Monday, January 7, 2019

Public property and the rise of the individual

Historical articles on the commons keep coming. Victorian Studies recently published an article by Daniel Stout, "Uncommon Lands: Public Property and the Rise of the Individual". (I'm happy to say that the article cites extensively from my "How Blackstone Became a Blackstonian".) The abstract:
This article examines the theoretical hurdles that the English legal system faced in trying to come up with a coherent conception of public land in the Victorian period. Rapid urbanization and industrialization meant that the pressure to preserve open space was intense, but a conception of public land—land that belongs to everyone—was strikingly absent from English law. “The commons,” this article stresses, is importantly different from “the public.” The absence of the public from the English theory of property helps us see the ways in which the regime of liberal private property continued to carry traces of older customary forms of tenure, and to be governed by ideas (use, access, etc.) that complicate—and, often, contradict—liberal assumptions about the nature of property.
And an excerpt:
William Hartley, Justice Scrutton
[W]e have inherited from the nineteenth century a certain story about property as an institution whose rise inevitably entails the cancellation of some prior collective. And of the available names for that prior collective (family, status, clan, custom, etc.), none attaches us to it quite like “the commons.” Compared with “commons,” terms like “family,” “status,” “clan,” and “custom” seem both too privative—“the commons” has an openness and flexibility that the unnervingly tribal “clan” or aristocratic “family” clearly lack—and somehow not personal enough—the “commons” grounds an affective warmth that the cold institutionalism of “status” and the archaic proceduralism of “custom” can’t match. The appeal of the commons is that it allows us to lament the privacy of property without, at the same time, having to sacrifice an individualism—the capacity for meaningful, personal attachment—that we have come to cherish. The commons is, in this sense, liberalism’s name for what it doesn’t like about liberalism.
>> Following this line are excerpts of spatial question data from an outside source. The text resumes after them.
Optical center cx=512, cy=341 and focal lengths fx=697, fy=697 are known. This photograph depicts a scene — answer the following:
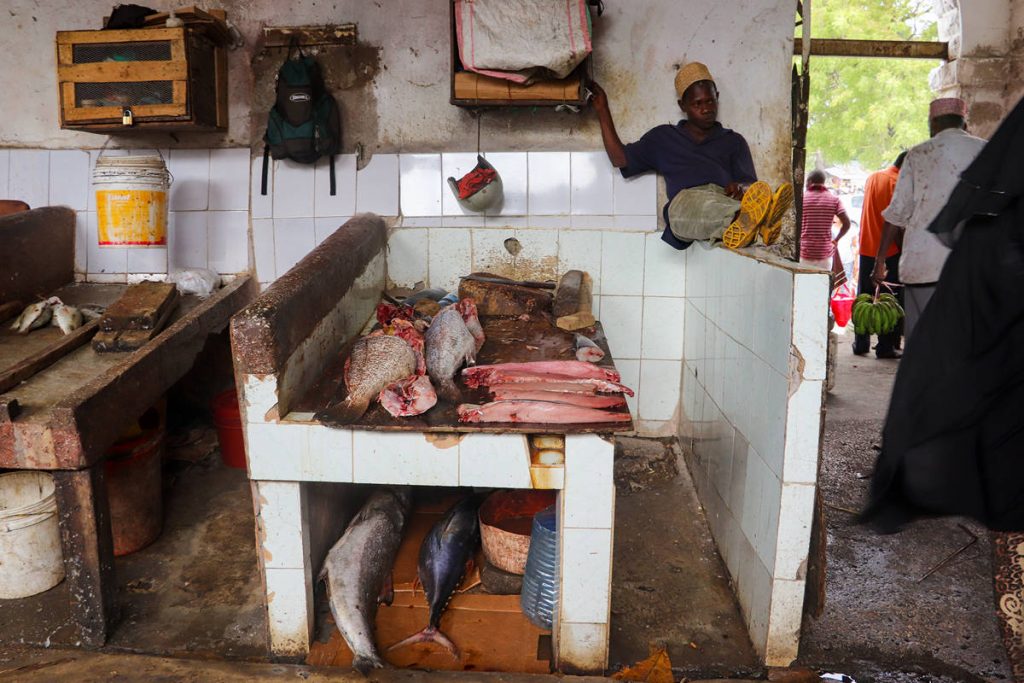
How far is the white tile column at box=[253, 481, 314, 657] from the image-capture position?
2350 mm

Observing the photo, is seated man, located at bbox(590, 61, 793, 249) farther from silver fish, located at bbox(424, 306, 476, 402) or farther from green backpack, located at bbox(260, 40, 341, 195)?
green backpack, located at bbox(260, 40, 341, 195)

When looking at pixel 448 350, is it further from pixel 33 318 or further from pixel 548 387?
pixel 33 318

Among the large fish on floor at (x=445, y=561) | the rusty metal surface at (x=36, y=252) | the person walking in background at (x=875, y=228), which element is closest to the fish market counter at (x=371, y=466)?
the large fish on floor at (x=445, y=561)

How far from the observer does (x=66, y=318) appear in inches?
139

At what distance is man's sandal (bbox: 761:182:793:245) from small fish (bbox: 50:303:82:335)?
11.0 ft

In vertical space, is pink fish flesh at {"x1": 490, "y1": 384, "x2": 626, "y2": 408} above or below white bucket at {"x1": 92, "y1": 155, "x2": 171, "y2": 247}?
below

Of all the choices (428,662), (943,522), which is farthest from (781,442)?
(943,522)

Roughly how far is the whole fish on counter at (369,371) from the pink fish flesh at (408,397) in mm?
52

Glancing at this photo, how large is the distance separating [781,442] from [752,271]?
70 centimetres

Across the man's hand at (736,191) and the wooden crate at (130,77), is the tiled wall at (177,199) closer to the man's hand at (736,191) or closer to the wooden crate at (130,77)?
the wooden crate at (130,77)

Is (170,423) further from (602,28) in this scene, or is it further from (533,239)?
(602,28)

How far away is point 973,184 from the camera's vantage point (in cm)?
139

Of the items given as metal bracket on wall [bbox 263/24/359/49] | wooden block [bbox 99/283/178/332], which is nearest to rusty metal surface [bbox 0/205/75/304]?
wooden block [bbox 99/283/178/332]

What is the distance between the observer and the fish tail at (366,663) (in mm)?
2252
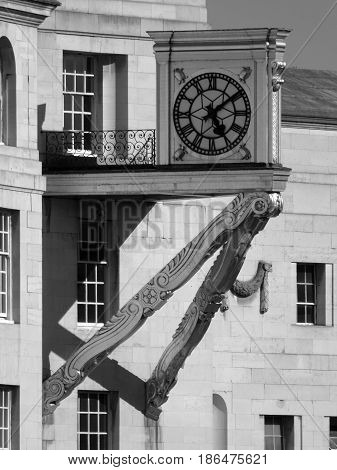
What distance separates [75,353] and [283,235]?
7.77 meters

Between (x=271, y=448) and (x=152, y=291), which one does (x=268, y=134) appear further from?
(x=271, y=448)

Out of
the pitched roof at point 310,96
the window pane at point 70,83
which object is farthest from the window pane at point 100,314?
the pitched roof at point 310,96

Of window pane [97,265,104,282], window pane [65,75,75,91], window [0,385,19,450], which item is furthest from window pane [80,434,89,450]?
window pane [65,75,75,91]

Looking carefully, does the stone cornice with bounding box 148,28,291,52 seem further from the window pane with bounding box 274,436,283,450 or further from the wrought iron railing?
the window pane with bounding box 274,436,283,450

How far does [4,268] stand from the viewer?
6481cm

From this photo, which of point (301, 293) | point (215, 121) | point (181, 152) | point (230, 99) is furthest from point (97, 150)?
point (301, 293)

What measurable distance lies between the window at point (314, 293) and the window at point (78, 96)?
6.89 m

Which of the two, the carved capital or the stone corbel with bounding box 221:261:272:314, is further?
the stone corbel with bounding box 221:261:272:314

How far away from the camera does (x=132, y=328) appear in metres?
65.9

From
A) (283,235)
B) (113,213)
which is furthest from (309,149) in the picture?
(113,213)

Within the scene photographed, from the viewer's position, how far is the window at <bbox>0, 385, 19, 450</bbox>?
64562 mm

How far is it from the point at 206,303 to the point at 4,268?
156 inches

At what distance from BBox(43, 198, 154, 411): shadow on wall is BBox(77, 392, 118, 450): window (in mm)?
275

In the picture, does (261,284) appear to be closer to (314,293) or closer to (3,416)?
(314,293)
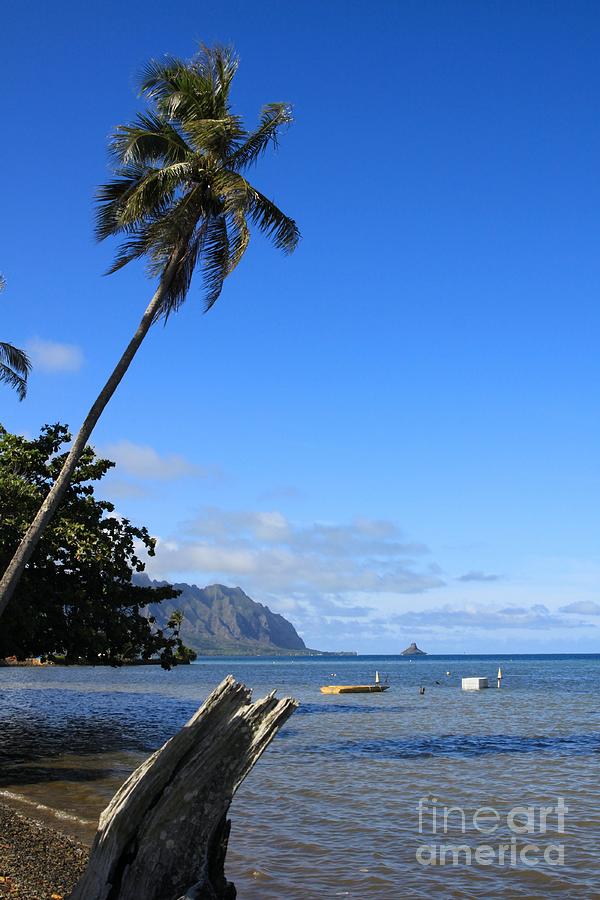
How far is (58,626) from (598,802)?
17095mm

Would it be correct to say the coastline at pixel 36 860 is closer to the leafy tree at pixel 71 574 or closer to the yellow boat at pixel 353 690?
the leafy tree at pixel 71 574

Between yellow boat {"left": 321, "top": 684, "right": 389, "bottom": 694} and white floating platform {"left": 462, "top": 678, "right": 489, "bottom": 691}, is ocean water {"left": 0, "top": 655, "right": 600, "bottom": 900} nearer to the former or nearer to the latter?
yellow boat {"left": 321, "top": 684, "right": 389, "bottom": 694}

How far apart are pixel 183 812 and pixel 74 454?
1117 cm

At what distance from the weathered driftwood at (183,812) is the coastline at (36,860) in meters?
3.23

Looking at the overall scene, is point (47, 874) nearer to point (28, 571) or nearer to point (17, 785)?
point (17, 785)

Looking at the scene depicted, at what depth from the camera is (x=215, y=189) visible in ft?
62.0

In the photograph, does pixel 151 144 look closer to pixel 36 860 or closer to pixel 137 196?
pixel 137 196

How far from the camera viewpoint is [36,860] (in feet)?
35.2

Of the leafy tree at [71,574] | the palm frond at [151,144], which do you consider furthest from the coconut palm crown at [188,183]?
the leafy tree at [71,574]

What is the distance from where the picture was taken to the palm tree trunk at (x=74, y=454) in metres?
16.1

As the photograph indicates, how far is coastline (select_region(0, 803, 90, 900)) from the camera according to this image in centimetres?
936

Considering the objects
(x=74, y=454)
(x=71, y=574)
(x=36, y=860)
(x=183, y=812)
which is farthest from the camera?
(x=71, y=574)

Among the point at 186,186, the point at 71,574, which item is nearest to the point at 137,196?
the point at 186,186

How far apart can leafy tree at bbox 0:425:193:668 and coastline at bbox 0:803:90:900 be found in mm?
10059
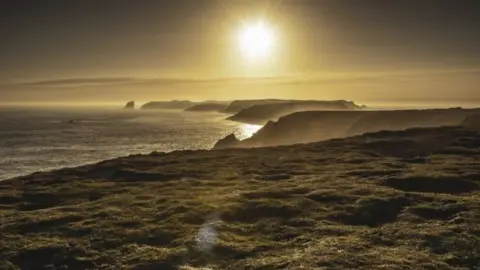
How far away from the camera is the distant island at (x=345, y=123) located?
118 m

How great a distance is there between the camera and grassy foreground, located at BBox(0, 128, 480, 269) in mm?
24266

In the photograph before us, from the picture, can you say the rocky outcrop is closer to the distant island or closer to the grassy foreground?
the distant island

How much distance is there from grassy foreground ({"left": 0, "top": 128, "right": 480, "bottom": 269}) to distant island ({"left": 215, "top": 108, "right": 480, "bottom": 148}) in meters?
59.8

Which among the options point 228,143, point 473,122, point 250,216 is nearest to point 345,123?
point 228,143

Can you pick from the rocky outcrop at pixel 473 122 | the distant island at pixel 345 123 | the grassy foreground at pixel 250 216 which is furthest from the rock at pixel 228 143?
the grassy foreground at pixel 250 216

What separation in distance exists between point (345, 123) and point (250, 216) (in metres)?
101

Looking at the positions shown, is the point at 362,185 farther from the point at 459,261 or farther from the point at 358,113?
the point at 358,113

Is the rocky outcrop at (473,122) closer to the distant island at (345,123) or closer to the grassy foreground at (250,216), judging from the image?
the distant island at (345,123)

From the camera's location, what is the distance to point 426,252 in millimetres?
24000

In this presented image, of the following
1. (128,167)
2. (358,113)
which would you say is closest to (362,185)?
(128,167)

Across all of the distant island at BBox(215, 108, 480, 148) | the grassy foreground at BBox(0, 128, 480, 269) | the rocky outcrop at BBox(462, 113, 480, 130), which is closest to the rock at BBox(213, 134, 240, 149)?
the distant island at BBox(215, 108, 480, 148)

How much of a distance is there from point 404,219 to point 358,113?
359 ft

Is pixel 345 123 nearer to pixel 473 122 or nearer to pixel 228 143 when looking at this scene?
pixel 228 143

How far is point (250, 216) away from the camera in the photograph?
32750mm
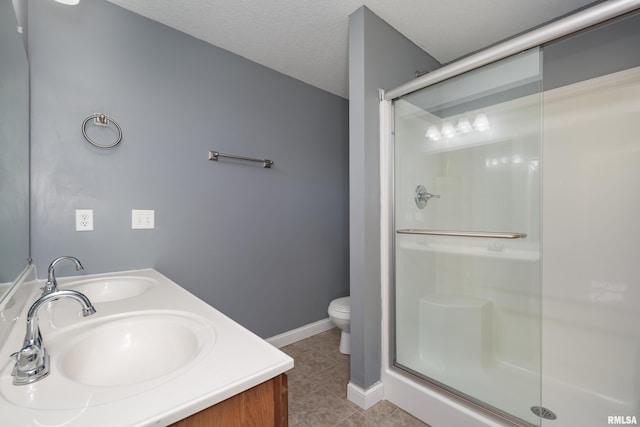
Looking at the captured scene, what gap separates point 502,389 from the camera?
1465 mm

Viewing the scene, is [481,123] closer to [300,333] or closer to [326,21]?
[326,21]

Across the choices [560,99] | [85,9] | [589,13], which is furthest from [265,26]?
[560,99]

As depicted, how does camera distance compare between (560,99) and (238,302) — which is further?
(238,302)

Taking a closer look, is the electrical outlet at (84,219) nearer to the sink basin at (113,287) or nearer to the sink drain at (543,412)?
the sink basin at (113,287)

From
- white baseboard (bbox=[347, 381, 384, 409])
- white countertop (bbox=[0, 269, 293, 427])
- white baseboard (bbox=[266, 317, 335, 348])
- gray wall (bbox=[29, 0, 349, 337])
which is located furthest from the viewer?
white baseboard (bbox=[266, 317, 335, 348])

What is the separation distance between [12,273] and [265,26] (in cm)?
180

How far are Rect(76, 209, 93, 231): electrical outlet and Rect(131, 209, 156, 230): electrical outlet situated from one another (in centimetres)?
19

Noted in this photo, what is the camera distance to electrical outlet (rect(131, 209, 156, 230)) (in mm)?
1651

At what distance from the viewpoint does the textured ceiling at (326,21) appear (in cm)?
161

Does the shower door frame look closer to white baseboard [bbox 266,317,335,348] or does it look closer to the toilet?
the toilet

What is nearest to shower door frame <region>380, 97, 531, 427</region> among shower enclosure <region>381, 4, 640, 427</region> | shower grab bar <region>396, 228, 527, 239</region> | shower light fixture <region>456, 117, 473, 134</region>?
shower enclosure <region>381, 4, 640, 427</region>

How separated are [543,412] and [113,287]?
229cm

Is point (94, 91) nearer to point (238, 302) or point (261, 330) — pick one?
point (238, 302)

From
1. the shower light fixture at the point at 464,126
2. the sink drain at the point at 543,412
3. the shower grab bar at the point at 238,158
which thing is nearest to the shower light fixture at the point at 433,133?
the shower light fixture at the point at 464,126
Hence, the perfect fluency of Thomas Edward Scrutton (a highly successful commercial lawyer) complaining in 1881 that “the speculative builder and the wealthy landowner alike prey upon roadside wastes, and neighbouring Commons”: “the poor, who are deprived of any interest in the land, and the public, more and more restricted to the hard high road, are affected by the Policy of Enclosure and Individualism”. Reading closely, one can see that Scrutton elides what are actually three nonidentical constituencies—the “commons,” “the poor,” and “the public.” But to the degree that the elision works it’s because commonness could already, in 1881, serve as a kind of penumbral keyword for the opposite of “Enclosure and Individualism.” To see that the “commons” continues to function in this generic way, one need look no further than Michael Hardt and Antonio Negri’s recent call for a “democracy of the multitude” in which “we all share and participate in the common... —the air, the water, the fruits of the soil” and focus on “the practices of interaction, care, and cohabitation in a common world”.